Here we analyzed brain connectivity in cognitively healthy elderly people and patients with Alzheimer's disease. As predicted, the AD group had, on average, a lower nodal degree (fewer connections), as is expected for a disease that erodes connectivity. We also predicted that the rich club effect – an organizational feature of normal brain networks – would be lower or lost in AD, but in fact it was greater. The rich club coefficient describes the density of connections for subnetworks, or k-cores, created by thresholding the network at a range of nodal degrees, k, starting with k=1 and ending when no more nodes of degree k or higher remain. High values of k only leave the primary core of the network, keeping the highly connected nodes and removing less reliable nodes. For low k-levels, the unnormalized rich club coefficient was greater in controls, but, at higher k (starting at k=14 for the whole brain, k=11 for the left and k=9 for the right hemisphere), the rich club coefficient was greater in AD. One plausible explanation is that the node counts and edge counts, N(k) and E(k), fall off more rapidly with increasing k in AD subjects (Figs. 3 and 4), than controls. This leads to a smaller denominator in the calculation of the rich club coefficient, and a more pronounced rich club phenomenon in AD, even for the same k, as a smaller fraction of nodes are left. In general, for both AD and controls, the rich club coefficient is higher when a smaller percentage of nodes are retained. Applying the same numerical threshold to the nodal degree will retain a smaller fraction of nodes from AD networks, making their rich club coefficient appear higher as less of the network is left. Even so, at low k, the higher rich club coefficient in controls fits with the hypothesis that some aspects of normal network organization may be lost or impaired in disease.

Fig. 3.

a shows the average rich club coefficient for the left hemisphere in controls (blue) and AD subjects (red). Blue and red markers indicate thresholds yielding significant group differences for the rich club coefficient (k between 1-7 and 14-19) based on a regression as described in Fig. 1 (FDR p-value=0.009). b shows the average rich club coefficient for the right hemisphere in controls (blue) and AD subjects (red). Similarly, blue and red markers indicate thresholds that yield significant group differences for the rich club coefficient (k between 11-14 and 14-16, FDR p-value=0.013). c shows the average normalized rich club coefficient for the left and right hemispheres (LH, RH) in controls (CTL) and AD subjects (AD).
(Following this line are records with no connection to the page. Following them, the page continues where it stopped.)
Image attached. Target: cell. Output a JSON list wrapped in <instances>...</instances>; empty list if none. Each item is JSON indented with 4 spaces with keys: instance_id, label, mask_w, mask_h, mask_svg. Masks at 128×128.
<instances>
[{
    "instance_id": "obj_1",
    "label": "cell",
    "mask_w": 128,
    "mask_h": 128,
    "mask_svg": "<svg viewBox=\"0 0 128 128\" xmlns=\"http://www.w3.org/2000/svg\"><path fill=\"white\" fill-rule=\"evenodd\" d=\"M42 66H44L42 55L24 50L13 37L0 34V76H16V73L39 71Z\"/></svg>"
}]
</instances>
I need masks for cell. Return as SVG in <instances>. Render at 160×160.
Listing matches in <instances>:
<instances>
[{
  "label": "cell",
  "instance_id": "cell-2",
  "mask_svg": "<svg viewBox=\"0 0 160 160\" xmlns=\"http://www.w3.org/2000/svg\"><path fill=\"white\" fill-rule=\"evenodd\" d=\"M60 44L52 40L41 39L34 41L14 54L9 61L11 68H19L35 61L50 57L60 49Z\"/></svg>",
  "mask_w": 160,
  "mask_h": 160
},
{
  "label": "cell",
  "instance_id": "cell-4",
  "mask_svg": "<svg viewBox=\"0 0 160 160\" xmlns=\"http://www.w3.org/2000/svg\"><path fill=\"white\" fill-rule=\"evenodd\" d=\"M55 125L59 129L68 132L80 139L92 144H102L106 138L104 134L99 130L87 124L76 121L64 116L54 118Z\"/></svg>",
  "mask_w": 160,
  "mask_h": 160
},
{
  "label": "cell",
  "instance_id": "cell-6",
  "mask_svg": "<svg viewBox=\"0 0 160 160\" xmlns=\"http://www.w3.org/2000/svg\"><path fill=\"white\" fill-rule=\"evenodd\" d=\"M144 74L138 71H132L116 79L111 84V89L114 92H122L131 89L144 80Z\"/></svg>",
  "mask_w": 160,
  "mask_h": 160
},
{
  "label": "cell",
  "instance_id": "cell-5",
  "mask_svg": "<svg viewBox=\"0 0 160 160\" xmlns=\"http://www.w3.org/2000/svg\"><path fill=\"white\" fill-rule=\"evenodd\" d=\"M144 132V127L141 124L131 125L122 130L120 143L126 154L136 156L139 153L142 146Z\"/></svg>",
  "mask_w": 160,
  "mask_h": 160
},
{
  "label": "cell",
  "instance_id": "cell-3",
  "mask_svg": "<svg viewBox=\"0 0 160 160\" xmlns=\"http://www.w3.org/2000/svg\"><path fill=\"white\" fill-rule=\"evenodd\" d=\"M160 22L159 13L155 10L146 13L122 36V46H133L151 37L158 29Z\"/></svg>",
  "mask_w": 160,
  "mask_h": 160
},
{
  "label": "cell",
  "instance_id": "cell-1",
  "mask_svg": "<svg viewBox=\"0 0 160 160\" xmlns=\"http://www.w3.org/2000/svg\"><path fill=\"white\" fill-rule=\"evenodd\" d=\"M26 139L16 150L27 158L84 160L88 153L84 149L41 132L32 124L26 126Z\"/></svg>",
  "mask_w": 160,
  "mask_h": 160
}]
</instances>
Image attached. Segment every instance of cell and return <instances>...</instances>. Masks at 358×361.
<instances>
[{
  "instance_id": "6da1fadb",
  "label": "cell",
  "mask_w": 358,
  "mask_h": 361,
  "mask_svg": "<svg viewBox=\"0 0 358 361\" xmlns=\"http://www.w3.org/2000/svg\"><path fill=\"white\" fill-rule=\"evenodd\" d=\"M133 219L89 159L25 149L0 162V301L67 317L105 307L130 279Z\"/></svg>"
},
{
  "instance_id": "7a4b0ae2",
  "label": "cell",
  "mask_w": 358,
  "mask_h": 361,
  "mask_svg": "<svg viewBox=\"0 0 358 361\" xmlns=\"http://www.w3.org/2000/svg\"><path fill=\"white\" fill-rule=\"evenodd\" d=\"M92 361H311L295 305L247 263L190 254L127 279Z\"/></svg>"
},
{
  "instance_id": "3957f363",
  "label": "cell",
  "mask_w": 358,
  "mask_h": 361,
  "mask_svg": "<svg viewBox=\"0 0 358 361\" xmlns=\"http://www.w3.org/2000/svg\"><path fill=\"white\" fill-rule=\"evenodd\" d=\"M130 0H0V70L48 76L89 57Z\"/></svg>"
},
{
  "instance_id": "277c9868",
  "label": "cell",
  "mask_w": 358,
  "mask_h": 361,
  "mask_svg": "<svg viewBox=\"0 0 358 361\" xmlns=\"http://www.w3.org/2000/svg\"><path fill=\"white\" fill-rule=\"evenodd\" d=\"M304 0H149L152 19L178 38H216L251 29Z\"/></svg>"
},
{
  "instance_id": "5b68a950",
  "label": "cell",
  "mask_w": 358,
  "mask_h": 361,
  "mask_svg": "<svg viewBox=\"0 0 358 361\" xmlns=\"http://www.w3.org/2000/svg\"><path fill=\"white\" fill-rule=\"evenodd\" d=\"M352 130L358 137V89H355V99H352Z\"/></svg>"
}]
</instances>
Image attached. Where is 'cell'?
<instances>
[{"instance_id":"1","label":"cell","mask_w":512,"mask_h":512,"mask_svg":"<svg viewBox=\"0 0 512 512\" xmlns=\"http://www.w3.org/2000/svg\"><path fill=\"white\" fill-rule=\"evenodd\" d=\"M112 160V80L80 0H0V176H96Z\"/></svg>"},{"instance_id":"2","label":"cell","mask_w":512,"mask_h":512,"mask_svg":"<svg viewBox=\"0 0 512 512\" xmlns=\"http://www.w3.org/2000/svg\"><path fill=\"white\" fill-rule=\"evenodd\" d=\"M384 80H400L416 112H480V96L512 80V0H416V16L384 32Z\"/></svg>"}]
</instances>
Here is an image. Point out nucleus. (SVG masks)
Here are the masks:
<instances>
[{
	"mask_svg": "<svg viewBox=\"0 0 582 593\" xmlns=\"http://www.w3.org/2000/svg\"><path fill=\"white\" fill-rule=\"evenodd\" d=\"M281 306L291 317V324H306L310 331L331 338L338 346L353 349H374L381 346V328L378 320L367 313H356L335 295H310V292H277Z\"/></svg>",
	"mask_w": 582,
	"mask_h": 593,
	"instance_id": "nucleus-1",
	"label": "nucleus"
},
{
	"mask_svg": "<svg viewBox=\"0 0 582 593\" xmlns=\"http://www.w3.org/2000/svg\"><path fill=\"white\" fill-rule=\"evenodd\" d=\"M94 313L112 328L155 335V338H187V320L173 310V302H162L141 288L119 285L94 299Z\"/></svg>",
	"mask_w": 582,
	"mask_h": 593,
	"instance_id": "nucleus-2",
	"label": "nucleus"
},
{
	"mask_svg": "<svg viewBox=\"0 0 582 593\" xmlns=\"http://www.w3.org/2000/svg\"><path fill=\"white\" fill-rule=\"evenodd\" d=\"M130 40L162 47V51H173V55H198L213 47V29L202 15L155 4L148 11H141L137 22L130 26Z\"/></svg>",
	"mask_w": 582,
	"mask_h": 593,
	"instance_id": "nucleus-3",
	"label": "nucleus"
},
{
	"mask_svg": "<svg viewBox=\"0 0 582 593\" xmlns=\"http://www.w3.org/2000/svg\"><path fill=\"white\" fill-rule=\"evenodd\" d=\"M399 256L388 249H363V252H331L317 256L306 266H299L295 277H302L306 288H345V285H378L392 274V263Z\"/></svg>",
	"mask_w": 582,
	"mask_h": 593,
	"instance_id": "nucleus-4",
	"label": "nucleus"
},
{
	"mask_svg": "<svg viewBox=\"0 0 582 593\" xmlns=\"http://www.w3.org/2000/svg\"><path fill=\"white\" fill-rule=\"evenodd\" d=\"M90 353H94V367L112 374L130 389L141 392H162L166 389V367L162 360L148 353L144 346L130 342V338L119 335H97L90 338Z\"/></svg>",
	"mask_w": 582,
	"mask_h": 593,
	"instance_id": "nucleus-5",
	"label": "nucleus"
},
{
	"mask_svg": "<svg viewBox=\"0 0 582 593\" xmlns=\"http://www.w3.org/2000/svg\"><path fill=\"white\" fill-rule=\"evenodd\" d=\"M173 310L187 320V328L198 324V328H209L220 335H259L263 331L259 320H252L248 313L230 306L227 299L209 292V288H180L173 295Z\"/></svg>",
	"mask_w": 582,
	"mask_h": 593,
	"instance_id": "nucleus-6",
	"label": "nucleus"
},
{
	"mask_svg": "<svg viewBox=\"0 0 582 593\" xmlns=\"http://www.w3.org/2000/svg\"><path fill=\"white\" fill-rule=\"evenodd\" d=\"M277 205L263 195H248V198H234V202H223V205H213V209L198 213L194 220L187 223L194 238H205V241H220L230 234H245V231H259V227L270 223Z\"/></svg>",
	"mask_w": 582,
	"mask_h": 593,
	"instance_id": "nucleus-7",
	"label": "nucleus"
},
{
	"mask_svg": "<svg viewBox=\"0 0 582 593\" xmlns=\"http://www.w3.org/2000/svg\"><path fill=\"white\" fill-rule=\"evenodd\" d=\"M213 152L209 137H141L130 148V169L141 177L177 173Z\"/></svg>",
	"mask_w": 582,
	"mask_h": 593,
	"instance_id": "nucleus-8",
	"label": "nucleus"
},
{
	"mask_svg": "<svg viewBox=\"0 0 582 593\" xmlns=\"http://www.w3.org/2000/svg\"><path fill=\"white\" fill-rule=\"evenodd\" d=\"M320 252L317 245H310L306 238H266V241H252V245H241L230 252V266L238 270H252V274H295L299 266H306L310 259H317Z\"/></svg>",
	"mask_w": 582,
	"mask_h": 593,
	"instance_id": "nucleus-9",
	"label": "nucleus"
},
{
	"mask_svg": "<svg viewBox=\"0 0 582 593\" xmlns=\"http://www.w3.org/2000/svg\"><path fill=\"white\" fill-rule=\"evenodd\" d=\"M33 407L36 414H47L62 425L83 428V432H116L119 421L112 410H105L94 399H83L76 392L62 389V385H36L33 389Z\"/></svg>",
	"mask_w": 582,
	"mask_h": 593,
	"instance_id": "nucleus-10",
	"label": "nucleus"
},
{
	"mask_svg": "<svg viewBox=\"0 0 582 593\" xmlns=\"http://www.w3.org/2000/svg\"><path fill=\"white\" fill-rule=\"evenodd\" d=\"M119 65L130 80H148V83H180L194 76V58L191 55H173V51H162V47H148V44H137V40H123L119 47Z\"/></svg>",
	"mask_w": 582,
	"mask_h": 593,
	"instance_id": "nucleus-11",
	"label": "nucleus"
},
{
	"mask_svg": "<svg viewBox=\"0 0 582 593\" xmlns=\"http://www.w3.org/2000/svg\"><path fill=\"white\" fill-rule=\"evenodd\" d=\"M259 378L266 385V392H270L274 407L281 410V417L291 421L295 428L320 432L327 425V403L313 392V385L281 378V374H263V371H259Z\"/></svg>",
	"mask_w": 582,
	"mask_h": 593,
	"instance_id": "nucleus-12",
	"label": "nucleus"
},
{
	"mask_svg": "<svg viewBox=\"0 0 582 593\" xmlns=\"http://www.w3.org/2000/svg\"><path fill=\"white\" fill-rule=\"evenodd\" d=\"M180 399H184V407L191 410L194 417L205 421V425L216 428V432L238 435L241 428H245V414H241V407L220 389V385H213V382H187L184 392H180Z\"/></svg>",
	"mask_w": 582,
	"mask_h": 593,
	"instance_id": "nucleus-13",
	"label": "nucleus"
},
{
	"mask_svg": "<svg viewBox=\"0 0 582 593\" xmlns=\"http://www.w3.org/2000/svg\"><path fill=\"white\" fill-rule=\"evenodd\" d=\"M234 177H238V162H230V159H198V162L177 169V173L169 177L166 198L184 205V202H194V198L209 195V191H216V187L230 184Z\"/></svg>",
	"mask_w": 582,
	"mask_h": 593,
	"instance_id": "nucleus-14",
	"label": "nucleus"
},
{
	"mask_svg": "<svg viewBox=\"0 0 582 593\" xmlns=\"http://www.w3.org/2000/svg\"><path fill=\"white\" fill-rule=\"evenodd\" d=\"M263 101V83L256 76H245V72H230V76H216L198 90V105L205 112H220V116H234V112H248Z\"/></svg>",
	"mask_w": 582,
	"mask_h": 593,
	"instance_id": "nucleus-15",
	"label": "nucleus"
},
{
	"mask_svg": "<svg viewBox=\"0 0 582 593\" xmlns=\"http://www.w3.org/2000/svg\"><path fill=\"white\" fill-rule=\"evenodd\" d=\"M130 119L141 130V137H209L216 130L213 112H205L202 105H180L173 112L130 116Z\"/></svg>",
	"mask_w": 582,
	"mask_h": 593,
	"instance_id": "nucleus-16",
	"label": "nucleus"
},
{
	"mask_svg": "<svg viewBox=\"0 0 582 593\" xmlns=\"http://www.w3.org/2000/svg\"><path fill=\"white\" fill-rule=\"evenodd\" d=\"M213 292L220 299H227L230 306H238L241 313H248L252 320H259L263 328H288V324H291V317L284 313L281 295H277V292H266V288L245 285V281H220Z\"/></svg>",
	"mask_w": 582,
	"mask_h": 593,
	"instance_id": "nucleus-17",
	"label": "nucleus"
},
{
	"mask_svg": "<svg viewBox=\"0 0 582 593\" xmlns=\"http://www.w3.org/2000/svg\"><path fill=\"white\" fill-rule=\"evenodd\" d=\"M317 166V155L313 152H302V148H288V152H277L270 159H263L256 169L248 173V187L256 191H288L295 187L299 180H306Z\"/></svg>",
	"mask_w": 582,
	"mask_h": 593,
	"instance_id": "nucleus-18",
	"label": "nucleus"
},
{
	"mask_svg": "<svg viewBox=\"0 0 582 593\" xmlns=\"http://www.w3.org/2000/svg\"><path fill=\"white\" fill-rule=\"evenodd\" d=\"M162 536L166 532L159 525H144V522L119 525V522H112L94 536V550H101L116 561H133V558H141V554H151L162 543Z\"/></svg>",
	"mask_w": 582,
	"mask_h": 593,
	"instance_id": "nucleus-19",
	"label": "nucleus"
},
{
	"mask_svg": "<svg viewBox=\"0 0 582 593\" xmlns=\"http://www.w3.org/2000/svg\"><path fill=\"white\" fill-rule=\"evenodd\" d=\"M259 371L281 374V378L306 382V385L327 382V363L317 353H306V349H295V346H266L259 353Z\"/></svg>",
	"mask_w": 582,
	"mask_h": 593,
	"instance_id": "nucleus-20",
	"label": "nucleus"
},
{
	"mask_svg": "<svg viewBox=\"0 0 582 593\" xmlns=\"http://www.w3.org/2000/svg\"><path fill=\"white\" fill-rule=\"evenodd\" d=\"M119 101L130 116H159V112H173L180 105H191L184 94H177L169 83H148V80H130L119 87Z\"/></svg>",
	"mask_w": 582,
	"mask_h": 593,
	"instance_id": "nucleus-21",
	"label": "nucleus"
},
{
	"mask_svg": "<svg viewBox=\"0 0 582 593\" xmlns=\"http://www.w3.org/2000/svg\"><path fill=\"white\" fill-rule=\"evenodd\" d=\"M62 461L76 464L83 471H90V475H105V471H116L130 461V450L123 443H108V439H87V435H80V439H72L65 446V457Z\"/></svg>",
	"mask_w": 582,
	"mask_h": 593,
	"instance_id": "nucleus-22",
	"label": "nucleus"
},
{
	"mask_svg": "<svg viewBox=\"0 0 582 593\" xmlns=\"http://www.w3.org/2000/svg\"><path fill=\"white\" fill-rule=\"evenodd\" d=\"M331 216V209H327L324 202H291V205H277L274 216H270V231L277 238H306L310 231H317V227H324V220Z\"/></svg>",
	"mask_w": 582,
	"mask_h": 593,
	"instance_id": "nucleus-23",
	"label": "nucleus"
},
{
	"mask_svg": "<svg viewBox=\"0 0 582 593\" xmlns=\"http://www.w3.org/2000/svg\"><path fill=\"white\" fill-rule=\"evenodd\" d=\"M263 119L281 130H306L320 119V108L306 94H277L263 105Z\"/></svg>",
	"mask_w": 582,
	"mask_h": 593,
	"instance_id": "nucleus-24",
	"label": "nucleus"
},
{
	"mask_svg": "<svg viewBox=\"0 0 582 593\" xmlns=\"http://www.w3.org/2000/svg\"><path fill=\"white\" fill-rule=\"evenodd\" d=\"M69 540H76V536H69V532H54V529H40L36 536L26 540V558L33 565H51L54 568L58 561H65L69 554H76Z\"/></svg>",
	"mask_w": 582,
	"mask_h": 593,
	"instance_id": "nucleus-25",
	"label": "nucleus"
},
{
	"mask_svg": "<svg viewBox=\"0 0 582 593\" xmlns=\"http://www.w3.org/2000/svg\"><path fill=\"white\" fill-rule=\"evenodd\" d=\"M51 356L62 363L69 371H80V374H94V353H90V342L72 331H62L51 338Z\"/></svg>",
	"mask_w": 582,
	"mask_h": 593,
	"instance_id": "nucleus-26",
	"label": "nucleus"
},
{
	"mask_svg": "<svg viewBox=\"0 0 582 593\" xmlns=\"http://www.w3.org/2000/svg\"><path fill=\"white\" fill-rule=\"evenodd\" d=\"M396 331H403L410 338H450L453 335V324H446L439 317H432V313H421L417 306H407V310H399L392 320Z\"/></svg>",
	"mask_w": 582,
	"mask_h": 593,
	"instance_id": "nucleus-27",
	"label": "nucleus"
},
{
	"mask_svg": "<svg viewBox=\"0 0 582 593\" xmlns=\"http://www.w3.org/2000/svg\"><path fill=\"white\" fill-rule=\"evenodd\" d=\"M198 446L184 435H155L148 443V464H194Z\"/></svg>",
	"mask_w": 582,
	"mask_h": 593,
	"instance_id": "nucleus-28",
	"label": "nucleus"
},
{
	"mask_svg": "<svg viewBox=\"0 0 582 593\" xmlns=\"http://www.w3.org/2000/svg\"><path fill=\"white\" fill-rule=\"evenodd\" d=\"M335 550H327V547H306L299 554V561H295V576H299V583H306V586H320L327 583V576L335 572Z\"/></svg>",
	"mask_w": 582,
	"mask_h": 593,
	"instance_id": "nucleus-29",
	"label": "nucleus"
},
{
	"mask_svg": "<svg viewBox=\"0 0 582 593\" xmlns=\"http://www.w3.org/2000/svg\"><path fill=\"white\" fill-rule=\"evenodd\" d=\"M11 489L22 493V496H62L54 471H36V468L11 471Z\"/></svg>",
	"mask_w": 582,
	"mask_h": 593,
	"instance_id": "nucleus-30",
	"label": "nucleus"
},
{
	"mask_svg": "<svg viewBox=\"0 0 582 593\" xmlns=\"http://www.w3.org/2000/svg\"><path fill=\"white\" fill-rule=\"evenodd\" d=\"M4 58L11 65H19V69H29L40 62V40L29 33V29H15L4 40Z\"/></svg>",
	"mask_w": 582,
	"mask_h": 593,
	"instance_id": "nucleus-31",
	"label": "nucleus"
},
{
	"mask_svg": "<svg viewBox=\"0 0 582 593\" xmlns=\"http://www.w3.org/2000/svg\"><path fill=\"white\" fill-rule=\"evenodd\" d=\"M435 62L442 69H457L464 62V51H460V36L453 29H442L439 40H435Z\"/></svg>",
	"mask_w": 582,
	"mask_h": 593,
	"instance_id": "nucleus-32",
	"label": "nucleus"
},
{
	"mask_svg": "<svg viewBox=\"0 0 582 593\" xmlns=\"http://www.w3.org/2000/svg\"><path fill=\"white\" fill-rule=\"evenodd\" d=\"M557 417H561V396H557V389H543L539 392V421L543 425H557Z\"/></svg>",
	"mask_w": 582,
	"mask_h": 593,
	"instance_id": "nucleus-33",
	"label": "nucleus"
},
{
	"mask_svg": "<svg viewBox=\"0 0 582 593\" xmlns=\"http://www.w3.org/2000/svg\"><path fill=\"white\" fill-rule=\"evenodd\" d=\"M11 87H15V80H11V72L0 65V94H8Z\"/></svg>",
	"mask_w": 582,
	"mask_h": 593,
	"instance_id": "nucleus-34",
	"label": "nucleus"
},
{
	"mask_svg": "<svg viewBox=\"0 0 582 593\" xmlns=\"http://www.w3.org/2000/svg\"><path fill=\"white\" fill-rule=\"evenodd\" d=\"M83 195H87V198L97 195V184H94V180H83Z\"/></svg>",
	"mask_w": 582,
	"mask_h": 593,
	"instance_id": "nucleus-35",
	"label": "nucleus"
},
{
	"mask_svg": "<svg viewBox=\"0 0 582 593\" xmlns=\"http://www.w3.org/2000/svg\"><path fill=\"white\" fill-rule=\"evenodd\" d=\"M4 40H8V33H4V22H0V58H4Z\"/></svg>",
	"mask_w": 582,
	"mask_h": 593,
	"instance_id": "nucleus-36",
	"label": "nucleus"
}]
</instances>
To see if rich club coefficient findings might relate to differences in specific cortical areas in the brain, we assessed the most basic mathematical element of the rich club coefficient, the nodal degree. The rich club coefficient assigns an overall value to each k-core for a range of k values. It is a global descriptor of the architecture of the entire brain or hemisphere, not necessarily reducible to effects in more specific cortical regions. In Table 2 we showed the average nodal degree for controls and AD subjects. There is some evidence that the left hemisphere is more affected than the right hemisphere in AD, consistent with prior findings [7].

The rich club phenomenon takes into account the fiber density for the white matter connections [4], and intuitively, this is expected to be lower in disease, relative to controls. On the other hand, based on its mathematical definition, the rich club coefficient increases with increasing k and decreasing nodal degree (when smaller percentage of nodes are retained). AD reduces the fraction of connections in the brain network and therefore, this may induce a higher rich club coefficient.